Limitations & Future Work

  • Advantages diminish when the base rank is already very high.
  • Additional parameters and computational overhead from the projection network \(\Theta\) (small but nonzero).
  • The diagonal constraint limits the expressiveness of \(\Sigma_X\)—a full-matrix \(\Sigma_X\) could be more expressive but would incur prohibitive parameter costs.
  • Layer-wise behavioral differences of \(\Sigma_X\) remain unexplored.
  • vs. LoRA: LoRA shares projections across tokens; TopLoRA enables token-level adaptation. TopLoRA-r8 achieves performance comparable to LoRA-r32.
  • vs.

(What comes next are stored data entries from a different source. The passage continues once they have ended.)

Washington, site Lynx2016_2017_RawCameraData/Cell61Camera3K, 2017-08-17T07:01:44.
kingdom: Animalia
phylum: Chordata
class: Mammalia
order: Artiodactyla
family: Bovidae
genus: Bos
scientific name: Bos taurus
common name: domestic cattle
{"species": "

DoRA: DoRA decomposes weights into direction and magnitude; TopLoRA decomposes into space and projection—orthogonal perspectives.
  • vs. HiRA/MELoRA: These methods increase rank; TopLoRA improves projection without altering rank. The two approaches are orthogonal and composable.
  • vs. MoELoRA: MoELoRA uses multiple LoRA experts for token adaptation at higher parameter cost; TopLoRA achieves similar adaptivity more parameter-efficiently.

Rating

  • Novelty: ⭐⭐⭐⭐ Novel input-output projection analysis perspective; method is concise and elegant.
  • Experimental Thoroughness: ⭐⭐⭐⭐⭐ Three task categories × multiple models × comprehensive ablations × comparison with multiple baselines.
  • Writing Quality: ⭐⭐⭐⭐ Motivation is clearly derived; mathematical derivations are rigorous.
  • Value: ⭐⭐⭐⭐ Contributes to both theoretical understanding and practical improvement of the LoRA family.
  • Value: ⭐⭐⭐⭐ Introduces a new dimension for LoRA improvement (projection diversity vs. rank); strong practical utility.